Skip to Main Content

BSCI 1511L Statistics Manual: Phylogenetic Trees

Introduction to Biological Sciences lab, second semester

Phylogenetic Trees

Inferred phylogenetic relationships can be described in simply mathematical terms such as matrices.  However, it is easiest for humans to understand the relationships if the phylogeny is represented in the form of a tree.  Organisms that have the most similar collection of characters are clustered together on the same branch of the tree.  A point which connects branches of the tree is called a node.  In many cases, the mathematical algorithm which generates the tree simply groups and connects the taxa without regard to the time order in which groups separated from each other evolutionarily.  Such a network is called an unrooted tree (Fig. 3). 

 

Fig. 3. Example of unrooted phylogenetic tree containing taxa of insects.

Supplied information:
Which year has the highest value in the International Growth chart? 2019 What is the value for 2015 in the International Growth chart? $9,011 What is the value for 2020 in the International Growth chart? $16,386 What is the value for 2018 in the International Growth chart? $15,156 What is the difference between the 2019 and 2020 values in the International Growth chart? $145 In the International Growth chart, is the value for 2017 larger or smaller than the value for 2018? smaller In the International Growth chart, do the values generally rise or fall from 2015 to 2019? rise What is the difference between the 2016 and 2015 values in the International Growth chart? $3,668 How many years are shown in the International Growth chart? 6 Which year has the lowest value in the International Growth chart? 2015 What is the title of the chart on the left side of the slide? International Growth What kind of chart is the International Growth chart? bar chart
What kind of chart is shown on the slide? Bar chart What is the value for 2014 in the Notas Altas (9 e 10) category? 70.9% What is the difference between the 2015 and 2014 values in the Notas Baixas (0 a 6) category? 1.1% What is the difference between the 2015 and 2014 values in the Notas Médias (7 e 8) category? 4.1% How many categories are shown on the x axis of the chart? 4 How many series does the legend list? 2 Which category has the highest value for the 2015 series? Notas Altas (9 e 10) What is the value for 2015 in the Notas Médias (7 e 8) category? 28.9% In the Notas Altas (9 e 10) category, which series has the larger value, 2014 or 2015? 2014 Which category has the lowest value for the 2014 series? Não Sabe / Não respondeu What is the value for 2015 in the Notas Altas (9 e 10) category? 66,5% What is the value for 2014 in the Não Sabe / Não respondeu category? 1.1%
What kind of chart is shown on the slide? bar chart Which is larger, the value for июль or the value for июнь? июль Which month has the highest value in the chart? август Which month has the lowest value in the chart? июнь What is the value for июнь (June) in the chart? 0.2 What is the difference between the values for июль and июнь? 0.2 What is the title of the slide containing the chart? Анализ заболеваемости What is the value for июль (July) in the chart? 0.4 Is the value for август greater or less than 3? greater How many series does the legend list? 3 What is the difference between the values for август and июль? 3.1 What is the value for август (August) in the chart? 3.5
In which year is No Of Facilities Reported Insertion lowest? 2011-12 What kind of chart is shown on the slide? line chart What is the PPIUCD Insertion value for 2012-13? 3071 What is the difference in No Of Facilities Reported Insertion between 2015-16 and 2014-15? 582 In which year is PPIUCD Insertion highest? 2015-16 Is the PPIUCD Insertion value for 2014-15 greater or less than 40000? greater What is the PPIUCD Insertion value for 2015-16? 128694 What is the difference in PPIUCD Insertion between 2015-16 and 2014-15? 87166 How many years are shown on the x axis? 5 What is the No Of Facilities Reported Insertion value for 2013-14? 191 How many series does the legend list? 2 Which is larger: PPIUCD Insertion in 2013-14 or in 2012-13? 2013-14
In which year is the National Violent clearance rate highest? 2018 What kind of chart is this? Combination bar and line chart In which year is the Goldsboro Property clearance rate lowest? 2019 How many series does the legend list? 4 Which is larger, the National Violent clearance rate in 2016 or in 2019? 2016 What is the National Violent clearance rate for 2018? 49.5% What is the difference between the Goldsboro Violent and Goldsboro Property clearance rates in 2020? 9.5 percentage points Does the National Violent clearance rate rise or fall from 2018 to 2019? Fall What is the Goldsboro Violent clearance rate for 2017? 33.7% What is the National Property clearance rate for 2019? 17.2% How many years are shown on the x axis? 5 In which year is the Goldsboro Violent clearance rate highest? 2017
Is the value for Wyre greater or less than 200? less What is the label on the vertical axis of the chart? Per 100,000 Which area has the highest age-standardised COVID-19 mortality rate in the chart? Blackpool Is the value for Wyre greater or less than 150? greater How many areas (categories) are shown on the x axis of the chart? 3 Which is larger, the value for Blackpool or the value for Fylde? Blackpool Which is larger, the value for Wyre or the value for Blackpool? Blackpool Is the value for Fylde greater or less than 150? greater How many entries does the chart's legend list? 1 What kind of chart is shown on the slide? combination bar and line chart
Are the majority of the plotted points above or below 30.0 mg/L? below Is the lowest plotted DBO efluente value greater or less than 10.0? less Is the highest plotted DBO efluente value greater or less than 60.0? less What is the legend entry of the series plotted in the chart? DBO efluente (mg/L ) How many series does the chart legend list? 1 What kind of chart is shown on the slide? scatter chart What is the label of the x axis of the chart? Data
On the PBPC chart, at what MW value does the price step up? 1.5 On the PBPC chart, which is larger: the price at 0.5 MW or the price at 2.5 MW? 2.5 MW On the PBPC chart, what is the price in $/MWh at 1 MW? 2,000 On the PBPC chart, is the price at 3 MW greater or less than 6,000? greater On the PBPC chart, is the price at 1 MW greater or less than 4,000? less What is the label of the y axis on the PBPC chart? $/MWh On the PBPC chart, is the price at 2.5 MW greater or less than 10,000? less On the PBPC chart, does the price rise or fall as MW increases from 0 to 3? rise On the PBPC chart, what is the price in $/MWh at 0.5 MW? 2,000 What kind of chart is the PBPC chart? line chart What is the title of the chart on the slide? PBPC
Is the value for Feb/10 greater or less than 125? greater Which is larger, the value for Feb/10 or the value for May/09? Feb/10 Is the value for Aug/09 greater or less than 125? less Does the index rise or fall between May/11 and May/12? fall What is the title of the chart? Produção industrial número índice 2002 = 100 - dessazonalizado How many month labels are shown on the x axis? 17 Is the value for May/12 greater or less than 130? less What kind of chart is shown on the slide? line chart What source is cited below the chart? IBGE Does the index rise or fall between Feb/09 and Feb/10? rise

Tasks:
**A.** Please echo the phylogenetic trees passage word for word, from "Skip to Main" up to and including "tree (Fig. 3).".
**B.** In the phylogenetic trees passage, what is a point that connects branches of the tree called?
**C.** Carry the phylogenetic trees passage on from its last sentence, writing the section that would come next.
The material is separate from the phylogenetic trees passage.

Responses for each task:
**A.**
Skip to Main Content

BSCI 1511L Statistics Manual: Phylogenetic Trees

Introduction to Biological Sciences lab, second semester

Phylogenetic Trees

Inferred phylogenetic relationships can be described in simply mathematical terms such as matrices.  However, it is easiest for humans to understand the relationships if the phylogeny is represented in the form of a tree.  Organisms that have the most similar collection of characters are clustered together on the same branch of the tree.  A point which connects branches of the tree is called a node.  In many cases, the mathematical algorithm which generates the tree simply groups and connects the taxa without regard to the time order in which groups separated from each other evolutionarily.  Such a network is called an unrooted tree (Fig. 3).

**B.** A node.

**C.**
In Fig. 3, five of the taxa are types of beetles.  The sixth group, Neuroptera, is a class of insects that are not beetles.  If one assumes that this non-beetle group diverged evolutionarily from the ancestors of all beetle taxa before the beetle groups themselves diversified, then the non-beetle group (which represents an "outgroup") can be used to "root" the tree.  Imagine that the lines connecting the nodes are like rubber bands that could be stretched and bent in any direction.  If one pulled on the line from Neuroptera so that it faced the left side of the page and pulled all of the other taxa toward the right side of the page, one would get a rooted tree like Fig. 4. 

 

Fig 4. Example of phylogenetic tree rooted by an outgroup (Neuroptera).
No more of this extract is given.